Construire une vraie famille

Aujourd'hui, nous sommes venus ensemble célébrer Noël, et si nous nous sentons d'une manière ou d'une autre au foyer parce que nous avons une Sangha dans laquelle nous pouvons revenir, et à chaque fois que nous pensons à la Sangha, nous nous sentons chaud au coeur. C'est parce que nous avons dévoué notre temps et énergie à construire une Sangha. Nous pouvons penser au vingt-et-unième siècle, nous devons être conscient, nous devons être éveillés à propos du fait que suivre la tendance de l'individualisme causera beaucoup de souffrance à nous-même et aux autres personnes. Nous devrions nous réorienter, nous devrions voir que nous devons participer, contribuer au travail de reconstruire une Sangha, une vraie famille, une vraie communauté.
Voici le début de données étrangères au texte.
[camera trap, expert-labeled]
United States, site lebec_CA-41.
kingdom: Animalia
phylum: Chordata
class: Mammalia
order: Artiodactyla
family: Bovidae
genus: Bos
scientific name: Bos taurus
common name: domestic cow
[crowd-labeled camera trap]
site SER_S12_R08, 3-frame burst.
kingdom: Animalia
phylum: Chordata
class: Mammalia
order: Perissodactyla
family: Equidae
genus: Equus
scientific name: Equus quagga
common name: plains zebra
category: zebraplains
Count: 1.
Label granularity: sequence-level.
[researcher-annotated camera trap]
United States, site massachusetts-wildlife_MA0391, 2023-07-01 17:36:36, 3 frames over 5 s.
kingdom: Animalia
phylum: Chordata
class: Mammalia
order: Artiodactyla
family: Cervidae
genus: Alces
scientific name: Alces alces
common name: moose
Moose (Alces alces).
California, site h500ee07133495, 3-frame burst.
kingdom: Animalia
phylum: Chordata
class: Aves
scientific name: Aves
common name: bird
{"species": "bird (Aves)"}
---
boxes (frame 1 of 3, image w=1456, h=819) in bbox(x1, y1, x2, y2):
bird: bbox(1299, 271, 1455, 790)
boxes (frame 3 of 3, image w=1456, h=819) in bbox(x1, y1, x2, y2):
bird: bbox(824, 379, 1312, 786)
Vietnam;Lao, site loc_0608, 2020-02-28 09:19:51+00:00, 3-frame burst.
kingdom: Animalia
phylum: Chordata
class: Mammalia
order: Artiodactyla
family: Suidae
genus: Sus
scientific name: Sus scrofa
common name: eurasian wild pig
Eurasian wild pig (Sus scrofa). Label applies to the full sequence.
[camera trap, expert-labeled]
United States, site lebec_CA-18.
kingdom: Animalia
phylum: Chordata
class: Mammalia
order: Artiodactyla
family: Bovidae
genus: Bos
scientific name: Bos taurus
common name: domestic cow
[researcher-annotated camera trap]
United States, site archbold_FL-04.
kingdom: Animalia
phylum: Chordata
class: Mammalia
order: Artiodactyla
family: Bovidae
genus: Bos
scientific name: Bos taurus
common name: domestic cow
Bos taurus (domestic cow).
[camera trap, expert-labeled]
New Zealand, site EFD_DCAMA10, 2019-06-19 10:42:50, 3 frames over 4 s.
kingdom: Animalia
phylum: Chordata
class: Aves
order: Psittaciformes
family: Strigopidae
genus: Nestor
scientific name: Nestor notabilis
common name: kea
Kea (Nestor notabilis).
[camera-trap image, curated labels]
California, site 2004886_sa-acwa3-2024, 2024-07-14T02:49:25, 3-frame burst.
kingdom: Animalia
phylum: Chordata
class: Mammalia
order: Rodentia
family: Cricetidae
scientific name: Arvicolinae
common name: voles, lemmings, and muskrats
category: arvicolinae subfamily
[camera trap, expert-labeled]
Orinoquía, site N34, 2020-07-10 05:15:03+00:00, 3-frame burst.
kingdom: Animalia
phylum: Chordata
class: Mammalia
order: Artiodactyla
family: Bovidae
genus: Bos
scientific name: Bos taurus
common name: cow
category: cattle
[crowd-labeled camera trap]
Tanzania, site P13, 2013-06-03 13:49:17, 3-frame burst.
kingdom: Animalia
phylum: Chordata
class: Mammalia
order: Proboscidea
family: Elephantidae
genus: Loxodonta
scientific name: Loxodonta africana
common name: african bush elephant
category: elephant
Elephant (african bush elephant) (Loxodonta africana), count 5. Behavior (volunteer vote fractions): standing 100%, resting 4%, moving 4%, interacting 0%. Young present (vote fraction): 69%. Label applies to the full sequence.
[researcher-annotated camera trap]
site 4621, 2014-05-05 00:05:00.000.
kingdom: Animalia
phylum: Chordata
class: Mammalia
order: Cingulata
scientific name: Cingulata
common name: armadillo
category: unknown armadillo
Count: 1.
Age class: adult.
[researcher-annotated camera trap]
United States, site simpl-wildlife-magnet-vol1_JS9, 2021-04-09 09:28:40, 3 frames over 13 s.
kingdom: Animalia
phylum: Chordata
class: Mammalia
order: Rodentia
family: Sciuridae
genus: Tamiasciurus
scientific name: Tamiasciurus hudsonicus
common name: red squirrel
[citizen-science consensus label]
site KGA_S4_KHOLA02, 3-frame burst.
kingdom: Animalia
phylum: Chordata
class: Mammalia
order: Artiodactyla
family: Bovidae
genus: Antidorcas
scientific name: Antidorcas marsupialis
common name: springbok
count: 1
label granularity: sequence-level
Notre famille devrait être plus solide. Nous ne devrions pas être seulement une famille nucléaire, ce n'est pas assez. Et si la famille de sang n'est pas solide, nous devons demander de l'aide à une communauté spirituelle, et les deux sortes de communauté devraient s'aligner entre elles. Noël est un temps où nous avons une opportunité de réfléchir à cela. Comment construire une vraie famille où tout le monde se sent beaucoup plus en sécurité, plus solide, où chacun est enraciné dans tous les autres? Quel le rôle d'une communauté spirituelle, aidant à construire notre famille?


Joyeux Noël, Merry Christmas!


(cloche)


Enseignement donné le 24 Décembre 2008 en anglais, traduit et transcrit par Pháp Thân.